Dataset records
··········

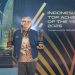 Rektor UMS, Prof. Dr. Harun Joko Prayitno, M.Hum menerima penghargaan Indonesia Top Achievements of the Year 2026. Foto: Ist.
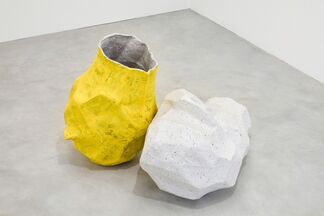 Asier Mendizabal, "Kopf, Faust, Baum", installation view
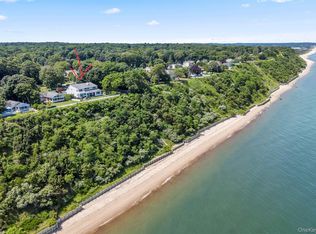 41 Seacliff Ave, Miller Place, NY 11764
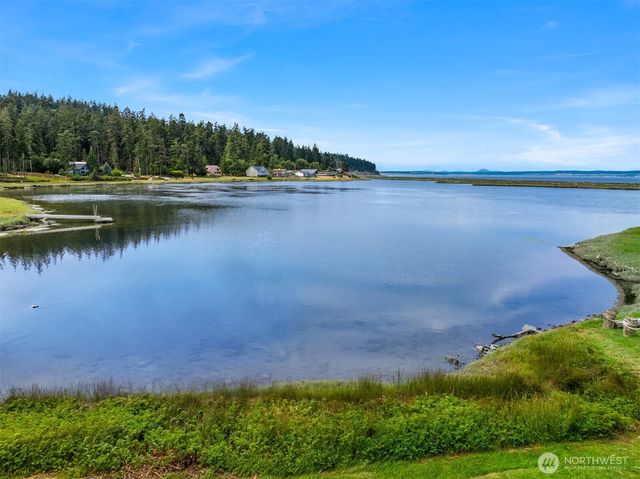 507 Race Road, Coupeville, WA 98239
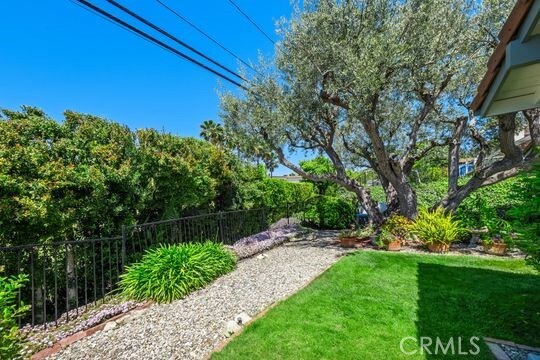 6741 Monero Dr, Rancho Palos Verdes, CA 90275 - view of yard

··········

Exercise aim:
Write out the caption line of each item above word for word, leaving the pictures out.

Result:
 Rektor UMS, Prof. Dr. Harun Joko Prayitno, M.Hum menerima penghargaan Indonesia Top Achievements of the Year 2026. Foto: Ist.
 Asier Mendizabal, "Kopf, Faust, Baum", installation view
 41 Seacliff Ave, Miller Place, NY 11764
 507 Race Road, Coupeville, WA 98239
 6741 Monero Dr, Rancho Palos Verdes, CA 90275 - view of yard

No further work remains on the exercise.